■ **検討用本文**

湿 地 の 科 学


Archives】5 茨城県を語る 第二版Part2

〜問題外論アーカイヴス〜



作動した時点ですでに手遅れ・・



微妙な位置の原子力

さらに話は熱く?続きます・・・

用地確保が出来ず色々なものが来るのは可愛いものなのですが「必要だが危険なので地方に分散」という発想は納得できません。隣県福島県は東北地方、すなわち東北電力の守備範囲ですが、福島第一原子力発電所(福島県双葉郡大熊町)、福島第二原子力発電所(福島県双葉郡楢葉町)は東京電力の設備です。ちなみに柏崎刈羽原子力発電所(新潟県柏崎市)も同様です。非常に不自然な立地であると思いませんか?都道府県を、地方自治がほぼ理想的に運用されているアメリカの州に置き換えて考えてみればどれだけ不思議な現象かご理解頂けるかと。

一応関東地方、東京電力の守備範囲である我が県は文句を言える筋合いもありませんが、原子力に関する国や大学の研究機関、処理施設、発電所が我が県東海村に集中しています。JCOの臨界事故は記憶に新しいところですが、「安全です」と言いつつこういう事故も起きます。世の中激しいニュースが多くすぐ忘れられてしまいますが、東海村では過去何度も放射能漏れの事故も発生しています。

問題にしたいのは事故が起きた際の影響度なのです。東海村はもちろん隣接する日立市南部(10km圏内)、常陸太田市全域、ひたちなか市全域、その他の近隣地帯にも防災無線が各戸に配布されています。(実物写真参照)昔のラジオのような形状ですが存在目的は不気味そのもの。要するに何かあった時の影響がこの広範な地域に及ぶ可能性があるということなのです。しかも恐ろしいことに何かあった時点で手遅れなのがこの手の技術。

■ **入力データ**
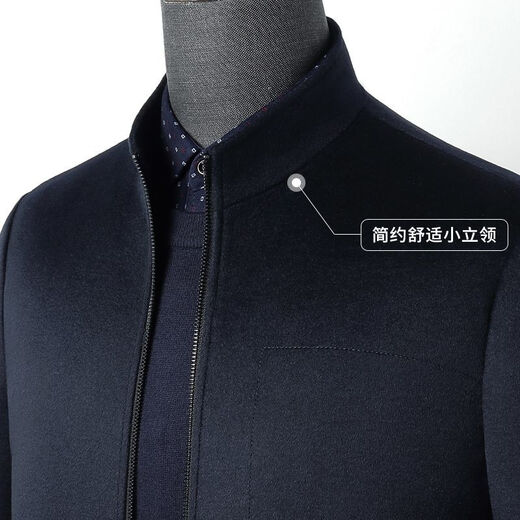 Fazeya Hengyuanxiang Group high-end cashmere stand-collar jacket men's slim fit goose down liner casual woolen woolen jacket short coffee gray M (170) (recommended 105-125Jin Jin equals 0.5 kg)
---
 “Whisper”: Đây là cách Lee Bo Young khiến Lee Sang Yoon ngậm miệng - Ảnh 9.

■ **問題**
検討用本文から、「用地確保が出来ず色々なものが」で始まり「漏れの事故も発生しています。」で終わる部分を一字一句そのまま返してください。 解答の根拠は検討用本文のみとし、行は参照しないこと。

■ **解答欄**
用地確保が出来ず色々なものが来るのは可愛いものなのですが「必要だが危険なので地方に分散」という発想は納得できません。隣県福島県は東北地方、すなわち東北電力の守備範囲ですが、福島第一原子力発電所(福島県双葉郡大熊町)、福島第二原子力発電所(福島県双葉郡楢葉町)は東京電力の設備です。ちなみに柏崎刈羽原子力発電所(新潟県柏崎市)も同様です。非常に不自然な立地であると思いませんか?都道府県を、地方自治がほぼ理想的に運用されているアメリカの州に置き換えて考えてみればどれだけ不思議な現象かご理解頂けるかと。

一応関東地方、東京電力の守備範囲である我が県は文句を言える筋合いもありませんが、原子力に関する国や大学の研究機関、処理施設、発電所が我が県東海村に集中しています。JCOの臨界事故は記憶に新しいところですが、「安全です」と言いつつこういう事故も起きます。世の中激しいニュースが多くすぐ忘れられてしまいますが、東海村では過去何度も放射能漏れの事故も発生しています。